* [Text]
━━━━━━━━━━━━━━━━

Re: git pack/unpack over bittorrent - works!

Nicolas Pitre <nico@xxxxxxxxxxx> · Thu, 02 Sep 2010 20:29:26 -0400 (EDT)

On Thu, 2 Sep 2010, Luke Kenneth Casson Leighton wrote:

> On Thu, Sep 2, 2010 at 9:45 PM, Jakub Narebski <jnareb@xxxxxxxxx> wrote:
> 
> > If I remember the discussion stalled (i.e. no working implementation),
> > and one of the latest proposals was to have some way of recovering
> > objects from partially downloaded file, and a way to request packfile
> > without objects that got already downloaded.
> 
>  oo.  ouch.  i can understand why things stalled, then.  you're
> effectively adding an extra layer in, and even if you could add a
> unique naming scheme on those objects (if one doesn't already exist?),
> those object might (or might not!) come up the second time round (for
> reasons mentioned already - threads resulting in different deltas
> being picked etc.) ... and if they weren't picked for the re-generated
> pack, you'd have to _delete_ them from the receiving end so as to
> avoid polluting the recipient's object store haaarrgh *spit*, *cough*.

Well, actually there is no need to delete anything.  Git can cope with 
duplicated objects just fine.  A subsequent gc will get rid of the 
duplicates automatically.

>  what _might_ work however iiiiIiis... to split the pack-object into
> two parts.  or, to add an "extra part", to be more precise:
> 
> a) complete list of all objects.  _just_ the list of objects.
> b) existing pack-object format/structure.
> 
> in this way, the sender having done all the hard work already of
> determining what objects are to go into a pack-object, transfers that
> *first*.  _theeen_ you begin transferring the pack-object.  theeeen,
> if the pack-object transfer is ever interrupted, you simply send back
> that list of objects, and ask "uhh, you know that list of objects we
> were talking about?  well, here it is *splat* - are you able to
> recreate the pack-object from that, for me, and if so please gimme
> again"

Well, it isn't that simple.

First, a resumable clone is useful only when there is a big transfer in 
play.  Otherwise it isn't worth the trouble.

━━━━━━━━━━━━━━━━

* [What you need to do]
1/ Edit the message on git over BitTorrent: reproduce it starting at the words "Well, actually there" and stopping after "duplicates automatically.", with "duplicates" changed to "redundant copies".
2/ Pick up the message on git over BitTorrent after its final sentence and carry it further.

* [Supplied data]
━━━━━━━━━━━━━━━━

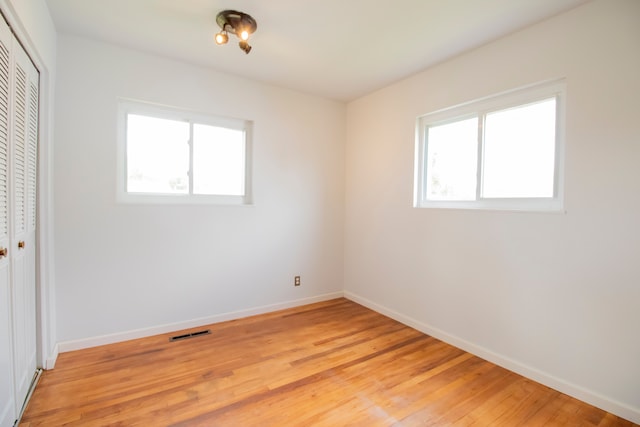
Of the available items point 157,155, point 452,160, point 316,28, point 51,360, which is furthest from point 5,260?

━━━━━━━━━━━━━━━━

* [Responses to the exercise]
1/
Well, actually there is no need to delete anything.  Git can cope with 
duplicated objects just fine.  A subsequent gc will get rid of the 
redundant copies automatically.

2/
So, if the clone is big, then this list of objects can be in the 
millions.  For example my linux kernel repo with a couple branches 
currently has:

$ git rev-list --all --objects | wc -l
2808136

So, 2808136 objects, with 20-byte SHA1 for each of them, and you have a 
54 MB object list to transfer already.  This is a significant overhead 
that we prefer to avoid, given the actual pack transfer which is:

$ git pack-objects --all --stdout --progress < /dev/null | wc -c
Counting objects: 2808136, done.
Compressing objects: 100% (384219/384219), done.
645201934
Total 2808136 (delta 2422420), reused 2788225 (delta 2402700)

The output from wc is 645201934 = 615 MB for this repository.  Hence the 
list of object alone is quite significant.

And even then, what if the transfer crashes during that object list 
transfer?  On flaky connections this might happen within 54 MB.

> and, 10^N-1 times out of 10^N, for reasons that shawn kindly
> explained, i bet you the answer would be "yes".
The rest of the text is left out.